Study text.
Start of Block
Generic vs. Brand Name Medications
Written by Kiersten Roth and Rachel James, Ohio State University College of Pharmacy Students, Class of 2018
Many parents are hesitant when their doctor offers a generic medication for their children, rather than the brand-name version. They may be concerned that it is not the same medication and won’t have the same effect. They might also think the dramatic difference in price is an indication of decreased quality. Some parents also fear that certain side effects are associated with the generic drug but not the brand-name medication.
In reality, generic drugs are required to be just as safe and effective as the name-brand product. All medications have two main components: an active ingredient and inactive ingredients. The active ingredient provides the therapeutic benefit, while inactive ingredients are added for various reasons, including look and flavor.
In order for a generic medication to be approved by the Food and Drug Administration, it must meet specific criteria. First, it must have the same active ingredient as the brand-name version. The generic medicine must also be taken the same way and have the same strength and dosage as the brand-name product. That means generic medications deliver the same amount of drug as the brand-name version. The only difference is in the inactive ingredients.
End of Block
Data provided.
Start of Block
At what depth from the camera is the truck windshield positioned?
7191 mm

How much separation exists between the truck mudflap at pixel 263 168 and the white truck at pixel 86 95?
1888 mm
End of Block
Instructions.
A. In the text on generic and brand-name medications, what is the only difference between a generic medication and its brand-name version?
B. Continue the text on generic and brand-name medications, starting after its final sentence.

Responses by task.
A. The inactive ingredients.

B.
In rare cases, inactive ingredients can cause reactions in patients switching from one manufacturer of a drug to another. These unlikely events can occur whether the patient is switching between the brand and a generic or between different generic manufacturers. However, in a vast majority of cases, the patient cannot tell the difference.
With so many similarities, why are generic medications often 80-85% cheaper than the brand-name product? The difference can be concerning to parents who believe “you get what you pay for.”
In order for a new medication to make it to the market, it has to go through a long and costly process. The manufacturer must develop the drug and put it through multiple phases of clinical trials. If the drug is found to be safe and effective, the manufacturer submits an application to the FDA for it to be approved and put on the market. This process can last upwards of 20 years and costs hundreds of millions of dollars.
When a medication first reaches the market, it is protected under a patent and can only be sold by the original manufacturer under the brand name. Once the patent expires, the “recipe” for the drug becomes available for other manufacturers to use so that they can develop a generic equivalent. Since they are not starting from scratch or testing in clinical trials, production costs for generic medications are significantly less. Generic manufacturers also spend little to no money on advertising, since many people and insurance plans will automatically switch to a generic because of the price difference. Overall, a cheaper process for the manufacturer translates into savings for the patient.
Parents should understand that generic drugs are not of lesser quality, and are overall beneficial to both patients and the entire healthcare system. They provide cost savings and more access to medication for patients and their insurance companies. Ultimately, the availability of generics is an indication of a safe and successful drug.